South Korean researchers build AI tool to flag which sick kids need emergency care

Researchers in South Korea are building an AI-powered smartphone app to help hospital staff decide whether a sick child needs emergency care. The tool reads free-text clinical notes from electronic medical records and predicts how urgently a patient needs treatment, before any lab results come back.
The project brings together researchers from Catholic University of Korea Seoul St. Mary's Hospital, Korea University's Department of Artificial Intelligence, Asan Medical Center and medical AI company VUNO. Their findings were published in Scientific Reports.
The timing matters. South Korea is dealing with serious overcrowding in emergency departments and a growing shortage of pediatric specialists. Getting triage decisions right, and getting them quickly, has become a practical problem with real consequences for patients and staff alike.
How does it work?
The AI model uses natural language processing to read symptom descriptions and treatment details written by medical staff in free-text clinical notes. The key point is that it only uses information available before test results are returned, which is exactly when triage decisions are hardest.
The team trained the model on data from around 87,759 patients under 18 who visited a pediatric emergency department between 2012 and 2021. Rather than using the standard five-level triage scale, they classified patients based on the care they actually received:
- Emergency cases: patients who had at least one blood test, urine test, intravenous fluid therapy, inhalation therapy, emergency medication or hospital admission
- Non-emergency cases: patients discharged with only an oral medication prescription and no testing or further treatment
The model is built on Korean Medical-BERT, a local version of Google's BERT language model trained on Korean medical text.
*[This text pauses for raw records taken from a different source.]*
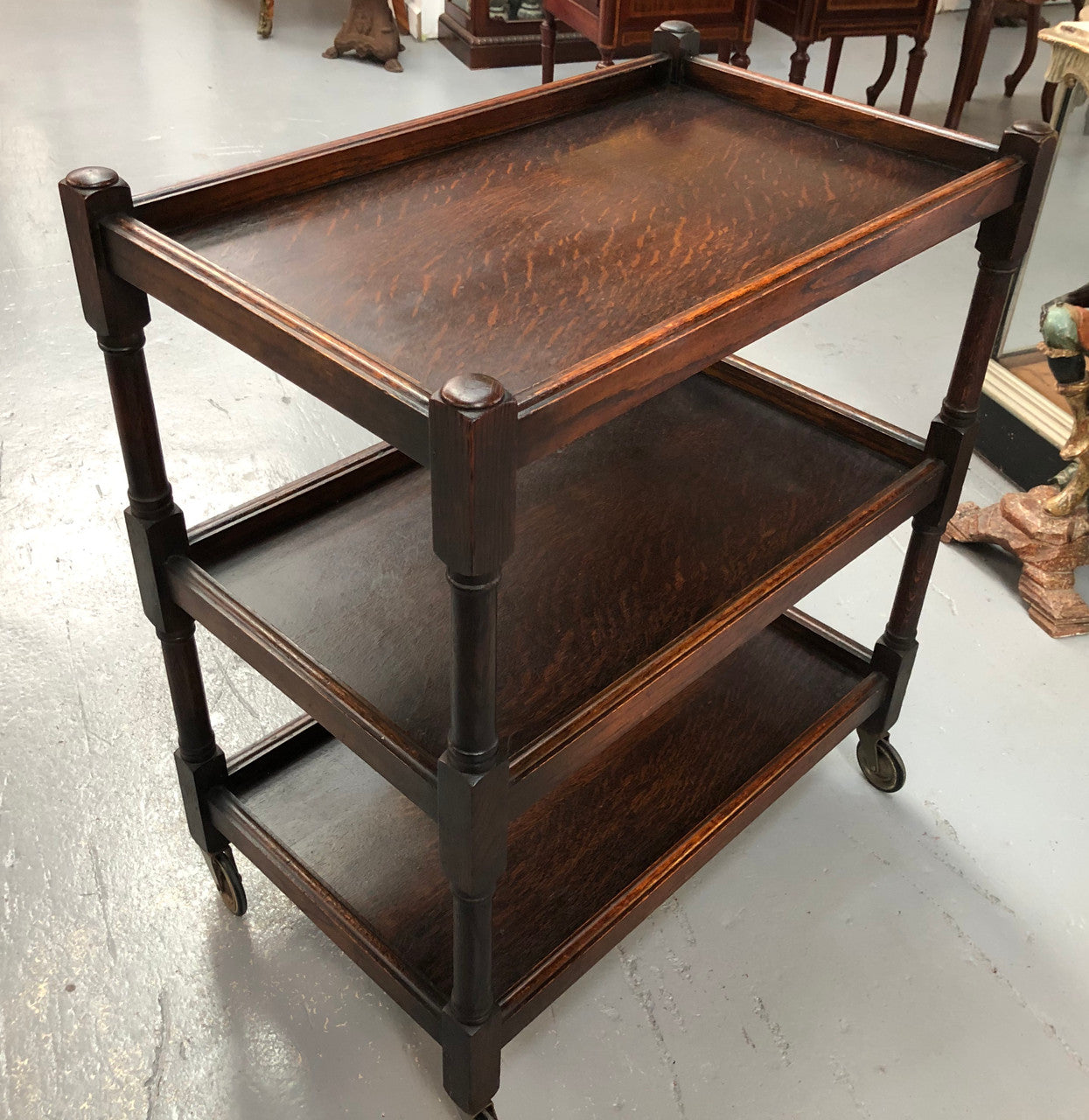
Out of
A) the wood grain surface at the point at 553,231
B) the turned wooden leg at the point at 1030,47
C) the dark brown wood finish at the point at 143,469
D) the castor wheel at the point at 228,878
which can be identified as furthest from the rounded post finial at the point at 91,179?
the turned wooden leg at the point at 1030,47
It was further trained using masked language model pre-training on clinical notes.
The resulting model, called KM-BERT with MLM, achieved an AUROC score of 84% and an AUPRC score of 88%, outperforming other machine learning models tested in the study. It also showed stronger predictive accuracy than the Korean Triage and Acuity Scale (KTAS), the classification system currently used in Korean emergency departments.
Why does it matter?
Triage is difficult under pressure. The KTAS system, while widely used, relies on a relatively coarse scale and is vulnerable to evaluator subjectivity. As Dr Changhee Lee, co-corresponding author and assistant professor at Korea University Medical Center, put it: "When KTAS scores alone are used to predict which patients require an ER visit, the discriminative power is not sufficient."
The researchers argue that free-text clinical notes contain early signals about a child's condition that structured data like vital signs often miss. By reading those notes automatically, the AI model can pick up on patterns that reflect how experienced emergency medicine specialists actually assess patients.
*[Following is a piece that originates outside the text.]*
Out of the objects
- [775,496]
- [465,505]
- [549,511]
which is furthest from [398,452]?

Dr Woori Bae, who led the study and directs the Pediatric Emergency Medical Center at Seoul St. Mary's Hospital, said the model could support more efficient use of resources and improve patient safety. The practical goal is a smartphone app that gives medical staff a prediction they can factor into their decision-making.
The team is also planning a multi-center validation study using external datasets, and preparing additional validation with data collected after the COVID-19 pandemic to check how well the model holds up in more recent conditions.
The context
Pediatric emergency care has a specific problem that makes triage harder than it is for adults: children often cannot describe their own symptoms clearly. That makes early, accurate assessment more difficult and increases the risk of either under-treating a serious case or sending families to the emergency room unnecessarily.
Unnecessary ER visits are a real issue. As Dr Lee noted, "there are many cases in which children are brought to the ER even when emergency care is not actually required, contributing to overload of emergency medical resources and a potential decline in the quality of care."
South Korea has already started looking for technology-driven solutions. Last year, the Ministry of Health and Welfare piloted a 24-hour app-based pediatric counseling service called Ai Ansim Talk, which connects parents of children under 12 to pediatric and emergency specialists from three major hospitals for home care guidance. The AI triage model described here is a different approach to the same underlying problem: too many patients, not enough specialists, and not enough time to make the right call.
Emergency department overcrowding is a global issue, not just a Korean one. AI tools that can support clinical decision-making at the point of triage, using data that already exists in hospital records, are attracting serious research attention. This study is one of the more concrete examples of that work moving toward a real clinical tool.